For each case, firstly you have to print the case number as the form "Case d:", then for the S queries, you calculate if the formula can be satisfied or not. If satisfied, you print "YES", otherwise print "NO". 

Sample Input

3 3 3 1 2 3 1 2 3 1 2 3 3 1 4 10

Sample Output

Case 1: NO YES NO

這個題目也提交了好多次

第一種方案是把2個數組的和用set來存，然後對每一個，在第3個數組裡面二分查詢。

#include<iostream>
#include<set>
#include<algorithm>
using namespace std;

int bs(int key,int a[],int length)
{
	int lo = 0, hi =length;
	int mi;
	while (lo <= hi)
	{
		mi = ((hi - lo) >> 1) + lo;//lo和hi比較大的時候相加可能爆int
		if (a[mi] == key)
 
 return mi;
		else if (a[mi]<key) lo = mi + 1;
		else hi = mi - 1;
	}
	return -1;//未找到
}


int main()
{
	int cas = 1;
	while (1)
	{
		int l, m, n;
		cin >> l >> m >> n;
		int *listl = new int[l];
		int *listm = new int[m];
		int *listn = new int[n];
		for (int i = 0; i < l; i++)cin >> listl[i];
		sort(listl, listl + l);
		for (int i = 0; i < m; i++)cin >> listm[i];
		for (int i = 0; i < n; i++)cin >> listn[i];
		set<int>se;
		for (int i = 0; i < m; i++)for (int j = 0; j < n; j++)

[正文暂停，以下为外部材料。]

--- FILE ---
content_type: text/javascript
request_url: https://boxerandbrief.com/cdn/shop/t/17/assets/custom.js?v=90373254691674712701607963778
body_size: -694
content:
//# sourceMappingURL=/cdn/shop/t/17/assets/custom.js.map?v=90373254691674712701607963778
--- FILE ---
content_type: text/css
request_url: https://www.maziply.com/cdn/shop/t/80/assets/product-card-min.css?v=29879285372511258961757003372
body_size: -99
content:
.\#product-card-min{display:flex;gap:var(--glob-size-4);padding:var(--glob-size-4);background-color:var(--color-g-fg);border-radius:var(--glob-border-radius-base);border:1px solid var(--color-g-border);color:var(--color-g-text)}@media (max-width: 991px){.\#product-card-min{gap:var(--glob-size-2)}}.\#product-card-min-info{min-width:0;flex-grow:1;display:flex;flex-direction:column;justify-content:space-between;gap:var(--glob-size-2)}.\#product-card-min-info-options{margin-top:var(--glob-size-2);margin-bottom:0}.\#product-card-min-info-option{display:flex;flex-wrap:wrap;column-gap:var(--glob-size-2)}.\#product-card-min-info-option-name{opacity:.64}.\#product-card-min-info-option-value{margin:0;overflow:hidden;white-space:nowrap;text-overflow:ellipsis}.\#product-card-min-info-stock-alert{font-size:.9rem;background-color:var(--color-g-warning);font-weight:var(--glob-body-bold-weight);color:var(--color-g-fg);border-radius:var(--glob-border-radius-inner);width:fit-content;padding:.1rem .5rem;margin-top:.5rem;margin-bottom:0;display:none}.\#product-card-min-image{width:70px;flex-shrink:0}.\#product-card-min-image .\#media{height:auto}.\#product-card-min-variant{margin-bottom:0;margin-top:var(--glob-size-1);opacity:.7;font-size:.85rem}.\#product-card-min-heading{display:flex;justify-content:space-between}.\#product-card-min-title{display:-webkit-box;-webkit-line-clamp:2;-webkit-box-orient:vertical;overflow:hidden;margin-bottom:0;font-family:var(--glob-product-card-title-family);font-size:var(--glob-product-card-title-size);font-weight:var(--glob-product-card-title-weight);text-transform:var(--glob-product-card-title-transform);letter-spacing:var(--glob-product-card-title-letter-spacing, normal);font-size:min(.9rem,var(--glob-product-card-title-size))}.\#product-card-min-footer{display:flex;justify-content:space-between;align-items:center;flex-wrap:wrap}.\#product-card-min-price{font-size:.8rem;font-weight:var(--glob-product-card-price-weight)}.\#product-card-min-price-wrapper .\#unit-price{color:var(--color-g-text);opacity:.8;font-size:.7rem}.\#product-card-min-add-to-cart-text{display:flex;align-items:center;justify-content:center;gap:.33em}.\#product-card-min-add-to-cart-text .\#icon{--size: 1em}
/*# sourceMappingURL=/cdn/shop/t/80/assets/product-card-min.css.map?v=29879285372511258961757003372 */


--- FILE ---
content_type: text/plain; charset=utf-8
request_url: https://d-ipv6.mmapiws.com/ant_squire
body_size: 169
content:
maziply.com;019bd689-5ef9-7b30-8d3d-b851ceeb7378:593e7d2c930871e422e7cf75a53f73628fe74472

se.insert(listm[i] + listn[j]);
		set<int>::iteratorit;
		int s, sum;
		cin >> s;
		cout << "Case " << cas << ":" << endl;
		for (int i = 0; i < s; i++)
		{			
			cin >> sum;
			int temp = 0;
			for (it = se.begin(); it != se.end(); it++)
			{
				if (bs(sum - *it, listl,l-1) >= 0)
				{
					temp = 1;
					break;
				}
			}
			if (temp)cout << "YES";
			else cout << "NO";
			cout << endl;
		}
		cas++;
	}
	return 0;
}

但是結果超時了。

仔細一想，其實用set用處不大，因為25萬個int數，根本不會有太多重複的。

所以還是按照學長PPT裡面說的那種，2個數組求和，遍歷第三個陣列。

當然了，計重數就不用了。

#include<iostream>
#include<algorithm>
using namespace std;

int bs(int key,int a[],int length)
{
	int lo = 0, hi =length;
	int mi;
	while (lo <= hi)
	{
		mi = ((hi - lo) >> 1) + lo;//lo和hi比較大的時候相加可能爆int
		if (a[mi] == key) return mi;
		else if (a[mi]<key) lo = mi + 1;
		else hi = mi - 1;
	}
	return -1;//未找到
}

int main()
{
	int cas = 1;
	while (1)
	{
		int l, m, n;
		cin >> l >> m >> n;
		int *listl = new int[l];
		int *listm = new int[m];
		int *listn = new int[n];
		int *sum = new int[m*n];
		for (int i = 0; i < l; i++)cin >> listl[i];
		for (int i = 0; i < m; i++)cin >> listm[i];
		for (int i = 0; i < n; i++)
		{
			cin >> listn[i];
			for (int j = 0; j < m; j++)sum[i + j*n] = listn[i] + listm[j];
		}
		sort(sum, sum + m*n);
		int s, su;
		cin >> s;
		cout << "Case " << cas << ":" << endl;
		for (int i = 0; i < s; i++)
		{			
			cin >> su;
			int temp = 0;
			for (int i = 0; i < l;i++)
			{
				if (bs(su - listl[i], sum,m*n-1) >= 0)
				{
					temp = 1;
					break;
				}
			}
			if (temp)cout << "YES";
			else cout << "NO";
			cout << endl;
		}
		cas++;
		delete sum;
	}
	return 0;
}

不過，還是超時了。

這個時候，我開始感覺，可能是因為二分查詢的函式需要改進。

於是把二分查詢的函式變成了

int bs(int key, int a[], int length)
{
int lo = 0, hi = length;
if (key<a[0] || key>a[length])return -1;
int mi;
while (lo <= hi)
{
mi = ((hi - lo) >> 1) + lo;//lo和hi比較大的時候相加可能爆int
if (a[mi] == key) return mi;
else if (a[mi]<key) lo = mi + 1;
else hi = mi - 1;
}
return -1;//未找到
}
}

這個結果時候又變成了Output Limit Exceeded

實在找不出來哪裡輸出錯了，就百度了一下Output Limit Exceeded

剛好看到一個帖子http://bbs.csdn.net/topics/320153052

裡面說要儘量把while(1)這種的改成while(cin>>a)這種的

雖然以前在csuoj裡面用while(1)沒有出現這種問題，不過還是試了一下，結果真的AC了。